Locate every line below that contains the word "nucleus" and copy each one in full. Case counts, so match the capitalization exactly.

--- Given records ---

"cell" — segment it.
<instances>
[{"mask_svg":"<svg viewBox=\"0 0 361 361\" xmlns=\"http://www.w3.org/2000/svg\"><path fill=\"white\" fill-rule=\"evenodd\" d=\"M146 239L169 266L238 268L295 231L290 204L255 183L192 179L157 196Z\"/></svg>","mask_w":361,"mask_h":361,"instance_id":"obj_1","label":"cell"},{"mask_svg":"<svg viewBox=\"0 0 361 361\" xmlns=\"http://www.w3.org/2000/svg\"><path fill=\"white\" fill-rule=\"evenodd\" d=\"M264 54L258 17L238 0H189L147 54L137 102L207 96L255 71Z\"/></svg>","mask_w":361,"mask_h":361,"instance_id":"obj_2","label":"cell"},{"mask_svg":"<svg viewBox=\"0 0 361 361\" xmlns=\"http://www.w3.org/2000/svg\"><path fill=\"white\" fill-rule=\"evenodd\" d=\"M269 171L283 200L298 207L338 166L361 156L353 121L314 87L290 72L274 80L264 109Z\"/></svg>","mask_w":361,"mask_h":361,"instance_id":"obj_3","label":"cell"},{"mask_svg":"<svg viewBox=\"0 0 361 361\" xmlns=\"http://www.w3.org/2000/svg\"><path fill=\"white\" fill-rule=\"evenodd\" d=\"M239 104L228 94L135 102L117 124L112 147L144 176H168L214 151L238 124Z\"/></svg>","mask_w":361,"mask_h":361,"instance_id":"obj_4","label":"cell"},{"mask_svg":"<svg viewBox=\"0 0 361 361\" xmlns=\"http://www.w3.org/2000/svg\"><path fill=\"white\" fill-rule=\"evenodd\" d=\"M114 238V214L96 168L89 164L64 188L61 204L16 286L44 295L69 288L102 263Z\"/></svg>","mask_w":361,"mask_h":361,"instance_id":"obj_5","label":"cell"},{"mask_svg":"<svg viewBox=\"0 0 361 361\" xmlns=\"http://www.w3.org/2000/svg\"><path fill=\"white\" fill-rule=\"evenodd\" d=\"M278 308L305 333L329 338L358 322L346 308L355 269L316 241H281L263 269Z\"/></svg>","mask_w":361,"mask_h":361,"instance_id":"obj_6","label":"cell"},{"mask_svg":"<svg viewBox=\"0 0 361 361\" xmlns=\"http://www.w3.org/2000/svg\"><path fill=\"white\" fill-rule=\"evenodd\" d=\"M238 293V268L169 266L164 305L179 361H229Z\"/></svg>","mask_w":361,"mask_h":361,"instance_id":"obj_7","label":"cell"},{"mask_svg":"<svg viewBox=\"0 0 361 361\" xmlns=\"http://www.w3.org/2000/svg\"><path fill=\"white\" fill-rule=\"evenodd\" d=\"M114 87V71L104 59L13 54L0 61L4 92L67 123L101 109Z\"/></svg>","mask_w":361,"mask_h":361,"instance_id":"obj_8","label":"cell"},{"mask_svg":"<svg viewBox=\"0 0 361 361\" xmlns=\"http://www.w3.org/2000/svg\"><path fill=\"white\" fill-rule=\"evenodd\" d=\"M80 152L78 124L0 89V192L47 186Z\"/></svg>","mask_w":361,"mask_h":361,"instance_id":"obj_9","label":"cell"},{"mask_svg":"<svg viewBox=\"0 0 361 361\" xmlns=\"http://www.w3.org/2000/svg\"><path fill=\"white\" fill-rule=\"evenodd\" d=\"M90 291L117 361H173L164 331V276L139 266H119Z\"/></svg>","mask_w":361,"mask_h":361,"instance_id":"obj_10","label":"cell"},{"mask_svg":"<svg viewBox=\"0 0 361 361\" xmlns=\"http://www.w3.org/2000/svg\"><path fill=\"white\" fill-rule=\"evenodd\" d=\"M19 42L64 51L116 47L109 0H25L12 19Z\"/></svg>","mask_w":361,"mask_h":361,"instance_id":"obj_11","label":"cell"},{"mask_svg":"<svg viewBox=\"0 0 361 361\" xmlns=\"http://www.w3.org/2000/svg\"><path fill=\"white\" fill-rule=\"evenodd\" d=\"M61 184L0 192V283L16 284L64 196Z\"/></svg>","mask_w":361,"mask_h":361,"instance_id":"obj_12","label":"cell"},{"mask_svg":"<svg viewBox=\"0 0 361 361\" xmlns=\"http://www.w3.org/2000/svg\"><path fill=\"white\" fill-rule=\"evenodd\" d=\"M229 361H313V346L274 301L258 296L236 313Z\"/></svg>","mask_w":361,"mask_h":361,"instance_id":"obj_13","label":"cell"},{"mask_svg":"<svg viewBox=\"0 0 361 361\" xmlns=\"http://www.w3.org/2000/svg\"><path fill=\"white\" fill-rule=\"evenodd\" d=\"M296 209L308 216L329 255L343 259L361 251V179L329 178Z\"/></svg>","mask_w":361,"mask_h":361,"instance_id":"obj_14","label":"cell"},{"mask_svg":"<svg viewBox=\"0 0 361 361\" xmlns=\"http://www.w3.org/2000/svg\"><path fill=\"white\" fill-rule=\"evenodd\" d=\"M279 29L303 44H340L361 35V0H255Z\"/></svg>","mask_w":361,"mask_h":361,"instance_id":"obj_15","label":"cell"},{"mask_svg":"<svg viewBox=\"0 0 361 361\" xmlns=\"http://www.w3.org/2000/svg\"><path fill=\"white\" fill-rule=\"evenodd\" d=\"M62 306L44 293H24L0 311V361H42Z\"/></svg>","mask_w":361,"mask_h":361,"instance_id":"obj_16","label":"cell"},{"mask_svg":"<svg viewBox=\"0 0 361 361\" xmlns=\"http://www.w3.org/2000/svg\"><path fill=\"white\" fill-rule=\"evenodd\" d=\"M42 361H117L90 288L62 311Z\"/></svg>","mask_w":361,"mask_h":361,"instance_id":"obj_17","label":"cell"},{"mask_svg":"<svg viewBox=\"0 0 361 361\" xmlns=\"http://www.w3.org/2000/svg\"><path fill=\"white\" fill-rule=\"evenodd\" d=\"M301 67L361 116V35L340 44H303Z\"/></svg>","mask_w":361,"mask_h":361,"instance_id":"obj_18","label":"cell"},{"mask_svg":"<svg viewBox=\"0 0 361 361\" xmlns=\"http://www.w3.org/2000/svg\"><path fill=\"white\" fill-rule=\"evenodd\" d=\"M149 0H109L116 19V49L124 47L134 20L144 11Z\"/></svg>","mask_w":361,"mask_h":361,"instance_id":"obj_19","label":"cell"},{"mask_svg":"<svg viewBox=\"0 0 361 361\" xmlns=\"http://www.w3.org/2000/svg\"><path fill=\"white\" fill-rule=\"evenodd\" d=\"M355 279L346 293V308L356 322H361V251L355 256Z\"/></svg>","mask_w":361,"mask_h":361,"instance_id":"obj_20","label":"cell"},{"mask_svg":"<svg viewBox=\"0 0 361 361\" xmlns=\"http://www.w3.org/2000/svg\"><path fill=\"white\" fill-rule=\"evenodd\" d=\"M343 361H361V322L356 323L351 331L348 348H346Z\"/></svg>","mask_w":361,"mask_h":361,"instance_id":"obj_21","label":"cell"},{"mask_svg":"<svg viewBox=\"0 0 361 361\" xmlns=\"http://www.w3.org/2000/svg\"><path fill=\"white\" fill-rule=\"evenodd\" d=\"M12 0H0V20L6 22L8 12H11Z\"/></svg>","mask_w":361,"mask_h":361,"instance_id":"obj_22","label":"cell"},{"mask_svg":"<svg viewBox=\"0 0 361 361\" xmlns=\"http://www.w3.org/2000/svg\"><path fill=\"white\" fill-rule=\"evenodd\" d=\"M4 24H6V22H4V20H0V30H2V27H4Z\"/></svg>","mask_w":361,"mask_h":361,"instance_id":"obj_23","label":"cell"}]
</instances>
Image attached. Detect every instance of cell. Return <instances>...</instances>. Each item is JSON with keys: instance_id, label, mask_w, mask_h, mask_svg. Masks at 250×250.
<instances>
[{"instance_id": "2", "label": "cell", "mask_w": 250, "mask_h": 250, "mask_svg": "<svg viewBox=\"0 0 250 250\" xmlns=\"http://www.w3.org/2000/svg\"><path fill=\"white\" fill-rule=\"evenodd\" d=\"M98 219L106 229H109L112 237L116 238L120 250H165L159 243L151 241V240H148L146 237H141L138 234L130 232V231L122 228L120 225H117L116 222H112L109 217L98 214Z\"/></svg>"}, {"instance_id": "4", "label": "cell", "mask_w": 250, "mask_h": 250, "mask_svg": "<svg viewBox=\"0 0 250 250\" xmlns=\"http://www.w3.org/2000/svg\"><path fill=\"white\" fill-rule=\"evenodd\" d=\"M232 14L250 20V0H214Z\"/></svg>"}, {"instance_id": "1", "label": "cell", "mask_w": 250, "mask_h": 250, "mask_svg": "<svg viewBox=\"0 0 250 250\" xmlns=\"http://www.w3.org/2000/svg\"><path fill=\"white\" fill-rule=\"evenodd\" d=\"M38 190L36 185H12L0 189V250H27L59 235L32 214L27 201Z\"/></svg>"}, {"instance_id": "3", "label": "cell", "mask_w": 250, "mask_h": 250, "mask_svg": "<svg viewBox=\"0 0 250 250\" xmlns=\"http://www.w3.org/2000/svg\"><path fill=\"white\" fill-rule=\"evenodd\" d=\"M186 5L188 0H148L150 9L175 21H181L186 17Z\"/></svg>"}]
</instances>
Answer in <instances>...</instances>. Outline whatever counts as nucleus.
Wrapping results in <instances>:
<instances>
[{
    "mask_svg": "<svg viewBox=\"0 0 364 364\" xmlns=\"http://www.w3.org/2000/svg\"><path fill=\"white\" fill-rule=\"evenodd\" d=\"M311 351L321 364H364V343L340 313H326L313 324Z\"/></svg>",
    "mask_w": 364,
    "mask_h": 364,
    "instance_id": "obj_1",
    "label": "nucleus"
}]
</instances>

---

> _Exercise output_:
Answer in <instances>...</instances>. Outline whatever counts as nucleus.
    "label": "nucleus"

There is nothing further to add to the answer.